La entrada a la universidad pública hacia mediados de los noventas, entre los debates con los estudiantes de izquierda y la fortalecida expresión afro-universitaria, en su articulación con las organizaciones comunitarias del ya consolidado Distrito de Aguablanca y la apertura de algunos sitios de rumba, que hicieron culto a algunos aspectos de la cultura e identidad afrodiaspórica, esto resultado de las romerías de los lideres y lideresas referenciados en párrafos anteriores, reavivaron los ánimos de pertenecer a una organización negra, afrocolombiana o de negritudes como era referenciada en esos momentos.
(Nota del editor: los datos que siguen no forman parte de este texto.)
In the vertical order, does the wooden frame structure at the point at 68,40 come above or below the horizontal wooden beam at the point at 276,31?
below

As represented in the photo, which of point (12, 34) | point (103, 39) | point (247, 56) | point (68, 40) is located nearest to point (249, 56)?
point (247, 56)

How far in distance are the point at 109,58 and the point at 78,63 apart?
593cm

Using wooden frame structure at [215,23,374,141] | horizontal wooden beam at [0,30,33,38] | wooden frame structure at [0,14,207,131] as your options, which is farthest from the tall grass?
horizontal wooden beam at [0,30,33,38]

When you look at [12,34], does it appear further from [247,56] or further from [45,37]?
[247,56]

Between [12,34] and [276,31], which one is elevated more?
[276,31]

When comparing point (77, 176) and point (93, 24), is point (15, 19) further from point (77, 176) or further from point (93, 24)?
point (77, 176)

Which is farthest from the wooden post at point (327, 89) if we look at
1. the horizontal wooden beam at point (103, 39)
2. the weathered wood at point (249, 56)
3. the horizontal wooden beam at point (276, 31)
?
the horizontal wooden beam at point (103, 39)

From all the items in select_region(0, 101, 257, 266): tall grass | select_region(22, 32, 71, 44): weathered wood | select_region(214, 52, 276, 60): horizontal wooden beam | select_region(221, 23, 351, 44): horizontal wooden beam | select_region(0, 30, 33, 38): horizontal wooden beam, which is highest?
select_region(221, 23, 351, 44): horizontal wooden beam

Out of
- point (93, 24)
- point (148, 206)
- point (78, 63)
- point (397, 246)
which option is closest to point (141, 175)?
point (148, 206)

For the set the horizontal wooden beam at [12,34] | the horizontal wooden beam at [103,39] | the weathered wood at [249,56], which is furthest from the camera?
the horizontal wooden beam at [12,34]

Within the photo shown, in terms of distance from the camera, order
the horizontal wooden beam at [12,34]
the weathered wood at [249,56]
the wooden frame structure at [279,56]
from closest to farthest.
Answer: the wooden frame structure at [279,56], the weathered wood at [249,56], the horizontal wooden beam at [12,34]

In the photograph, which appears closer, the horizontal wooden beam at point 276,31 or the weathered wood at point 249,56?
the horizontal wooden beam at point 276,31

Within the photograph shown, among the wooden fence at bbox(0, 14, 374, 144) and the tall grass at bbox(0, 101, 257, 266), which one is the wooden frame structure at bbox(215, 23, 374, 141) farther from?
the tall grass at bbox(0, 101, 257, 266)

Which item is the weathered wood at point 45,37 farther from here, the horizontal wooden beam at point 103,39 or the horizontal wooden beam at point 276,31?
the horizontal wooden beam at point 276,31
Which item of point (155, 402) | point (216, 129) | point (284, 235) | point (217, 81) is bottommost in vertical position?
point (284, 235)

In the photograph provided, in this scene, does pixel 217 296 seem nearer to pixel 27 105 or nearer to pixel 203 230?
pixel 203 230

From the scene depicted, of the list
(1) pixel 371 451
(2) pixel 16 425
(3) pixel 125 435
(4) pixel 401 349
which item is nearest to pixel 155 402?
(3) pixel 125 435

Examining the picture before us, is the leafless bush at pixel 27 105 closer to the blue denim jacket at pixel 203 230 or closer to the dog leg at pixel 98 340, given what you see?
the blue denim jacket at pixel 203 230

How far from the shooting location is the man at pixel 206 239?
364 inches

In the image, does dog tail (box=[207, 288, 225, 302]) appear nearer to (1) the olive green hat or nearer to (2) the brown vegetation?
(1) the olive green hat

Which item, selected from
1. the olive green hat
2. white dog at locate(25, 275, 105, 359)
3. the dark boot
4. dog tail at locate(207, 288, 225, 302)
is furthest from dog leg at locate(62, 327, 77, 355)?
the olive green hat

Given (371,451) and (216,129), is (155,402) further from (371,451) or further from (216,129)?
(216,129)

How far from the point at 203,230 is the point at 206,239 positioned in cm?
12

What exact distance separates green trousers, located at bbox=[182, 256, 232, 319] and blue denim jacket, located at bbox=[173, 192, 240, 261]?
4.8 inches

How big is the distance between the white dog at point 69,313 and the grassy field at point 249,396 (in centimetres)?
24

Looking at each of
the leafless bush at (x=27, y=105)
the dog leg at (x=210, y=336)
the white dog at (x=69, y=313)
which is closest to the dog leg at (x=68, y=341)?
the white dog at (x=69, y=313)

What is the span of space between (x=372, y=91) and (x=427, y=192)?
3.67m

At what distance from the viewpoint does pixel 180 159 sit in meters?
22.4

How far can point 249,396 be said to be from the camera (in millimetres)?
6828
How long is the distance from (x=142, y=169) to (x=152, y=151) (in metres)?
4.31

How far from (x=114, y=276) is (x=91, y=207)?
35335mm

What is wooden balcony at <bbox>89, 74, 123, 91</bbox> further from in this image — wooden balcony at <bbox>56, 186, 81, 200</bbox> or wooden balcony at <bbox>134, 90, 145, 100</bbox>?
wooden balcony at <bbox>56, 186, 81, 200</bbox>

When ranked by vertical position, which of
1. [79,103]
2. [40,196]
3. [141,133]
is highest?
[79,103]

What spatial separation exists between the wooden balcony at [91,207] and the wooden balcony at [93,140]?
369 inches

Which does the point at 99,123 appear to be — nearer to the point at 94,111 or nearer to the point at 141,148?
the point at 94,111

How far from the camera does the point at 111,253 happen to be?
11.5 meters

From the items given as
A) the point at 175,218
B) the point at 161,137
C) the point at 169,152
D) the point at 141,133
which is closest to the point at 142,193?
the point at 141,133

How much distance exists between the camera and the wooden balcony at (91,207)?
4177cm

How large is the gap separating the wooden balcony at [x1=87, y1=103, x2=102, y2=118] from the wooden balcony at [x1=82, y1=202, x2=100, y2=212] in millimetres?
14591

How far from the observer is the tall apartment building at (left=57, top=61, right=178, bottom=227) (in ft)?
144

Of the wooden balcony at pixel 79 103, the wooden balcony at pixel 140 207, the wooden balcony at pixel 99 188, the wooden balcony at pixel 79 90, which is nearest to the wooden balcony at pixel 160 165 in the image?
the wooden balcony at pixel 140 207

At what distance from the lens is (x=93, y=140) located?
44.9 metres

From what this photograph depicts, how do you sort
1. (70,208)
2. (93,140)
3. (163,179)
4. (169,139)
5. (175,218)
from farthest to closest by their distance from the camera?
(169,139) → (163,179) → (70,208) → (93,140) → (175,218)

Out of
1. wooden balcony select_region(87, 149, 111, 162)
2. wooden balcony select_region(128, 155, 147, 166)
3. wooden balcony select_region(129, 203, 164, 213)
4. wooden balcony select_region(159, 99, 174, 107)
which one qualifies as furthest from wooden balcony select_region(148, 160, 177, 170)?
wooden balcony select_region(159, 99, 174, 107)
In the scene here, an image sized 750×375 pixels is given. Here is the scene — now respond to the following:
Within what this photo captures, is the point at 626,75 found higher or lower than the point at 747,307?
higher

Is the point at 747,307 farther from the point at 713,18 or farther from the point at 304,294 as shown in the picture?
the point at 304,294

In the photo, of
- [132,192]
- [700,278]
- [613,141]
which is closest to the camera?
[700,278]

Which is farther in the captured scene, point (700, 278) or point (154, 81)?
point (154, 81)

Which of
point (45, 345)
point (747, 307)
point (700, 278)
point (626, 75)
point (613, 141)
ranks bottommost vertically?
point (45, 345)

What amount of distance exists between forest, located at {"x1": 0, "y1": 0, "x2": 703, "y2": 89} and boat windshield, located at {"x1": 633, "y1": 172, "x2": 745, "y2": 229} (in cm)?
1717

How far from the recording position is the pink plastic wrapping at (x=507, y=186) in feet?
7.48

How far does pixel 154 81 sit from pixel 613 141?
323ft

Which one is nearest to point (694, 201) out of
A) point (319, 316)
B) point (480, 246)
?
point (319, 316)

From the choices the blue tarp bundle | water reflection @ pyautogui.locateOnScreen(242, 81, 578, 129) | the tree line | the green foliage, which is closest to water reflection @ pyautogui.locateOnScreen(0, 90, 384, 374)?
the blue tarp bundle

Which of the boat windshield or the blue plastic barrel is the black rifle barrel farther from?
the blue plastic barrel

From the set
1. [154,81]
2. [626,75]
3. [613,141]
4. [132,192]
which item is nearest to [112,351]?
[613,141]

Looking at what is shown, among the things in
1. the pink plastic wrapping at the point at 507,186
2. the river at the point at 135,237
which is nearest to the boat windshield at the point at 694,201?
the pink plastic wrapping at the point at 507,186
La campaña del orgullo negro en Cali, las ferias de la cultura en el Distrito de Aguablanca, los grupos de rap, dance hall y los cine foros, todos confluyendo en el fortalecimiento de la conciencia de ser negro en Colombia, fueron ese escenario aprovechado, en el que hicimos inmersión y soñamos la transformación radical de las realidades de las comunidades negras del país.
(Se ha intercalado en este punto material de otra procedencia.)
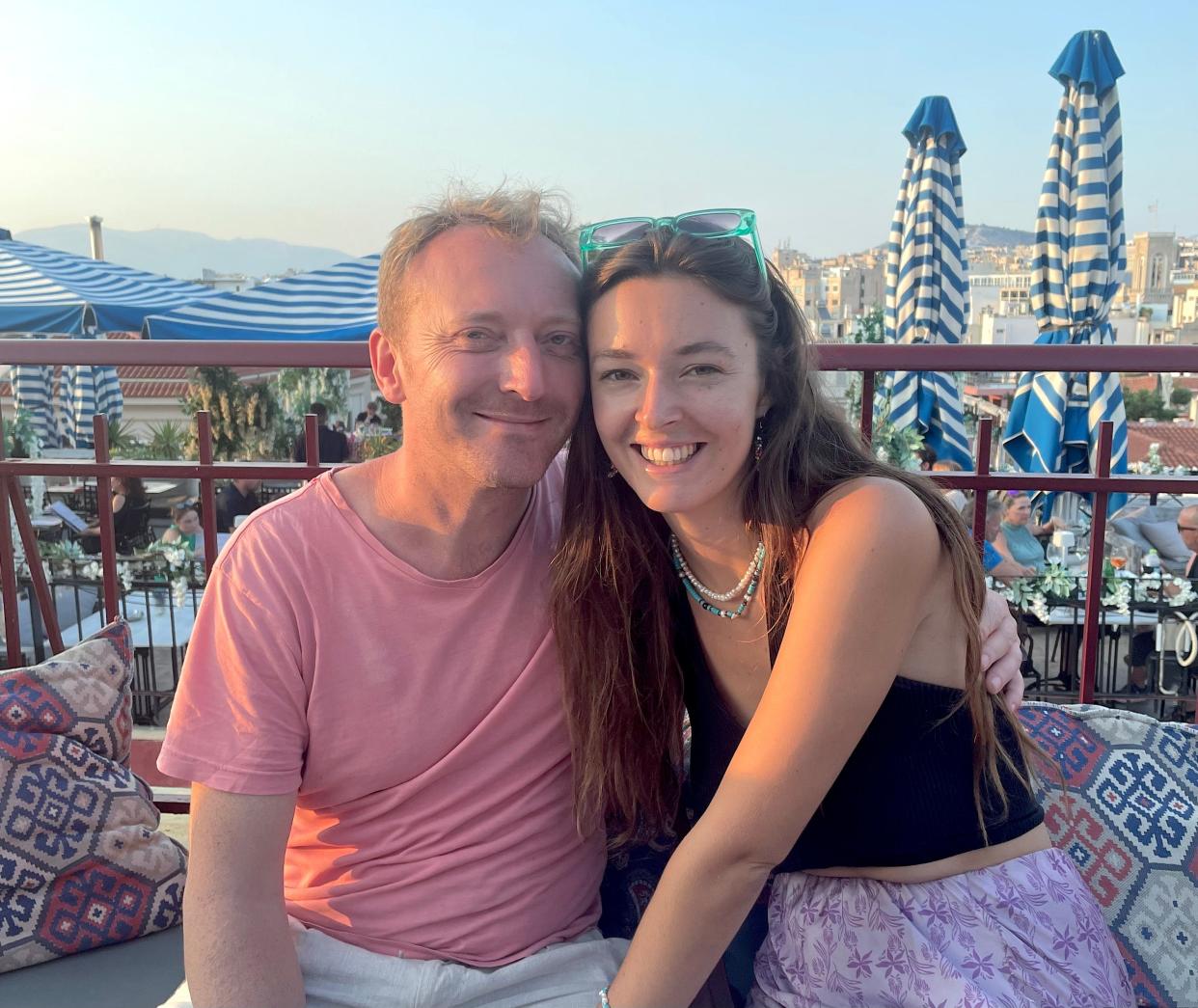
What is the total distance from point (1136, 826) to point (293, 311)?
1155 centimetres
Recordar esos momentos de emergencia, consolidación, desarrollo y expresiones claras de decadencia del movimiento afrocolombiano, me generan, no solo a mí, sino a gran parte de mi generación, que simultáneamente estaban recibiendo la línea organizativa del proceso, una sensación de desasosiego intenso, poniéndonos a pensar
¿Qué pasó con los destinos trazados por el movimiento social afro?
En qué instante se perdió el fervor de la lucha? cuáles fueron los acontecimientos concretos que impulsaron los cambios de orientación en las relaciones entre lideres, lideresas y de estos para con sus organizaciones y comunidad en general.
Porqué hoy vemos llegar a cada espacio nacional de representación o consultoría, a unos líderes y lideresas, que al mejor estilo de reyezuelos y reyezuelas, arriban con sus cortes y cortesanos a defender los feudos más preciados de lo que consideran su reino, sin importar historia, trayectoria, aportes y sacrificios hechos por los demás militantes del movimiento que han dedicado su vida a dignificar el existir de nuestros pueblos. Imposibilitando el dialogo y el refortalecimiento de las entonaciones organizativas, que tanto eco tuvieron entre finales de la década de los noventas e inicios del dos mil.
Entre esa generación formada a partir de las enseñanzas de estos lideres y lideresas, existimos una buena cantidad de personas ya no muy jóvenes, que, reconociendo el valor de su labor y la calidad de su quehacer, les exhortamos a retomar sus voces, para que juntos entonemos nuestros cantos, para formar la inmensa orquesta, que compondrá las mejores melodías que escucharán nuestros pueblos y la sociedad colombiana en general. Aquí les extendemos nuestras manos, ofrecemos nuestras fuerzas y experiencias adquiridas por si piensan regresar.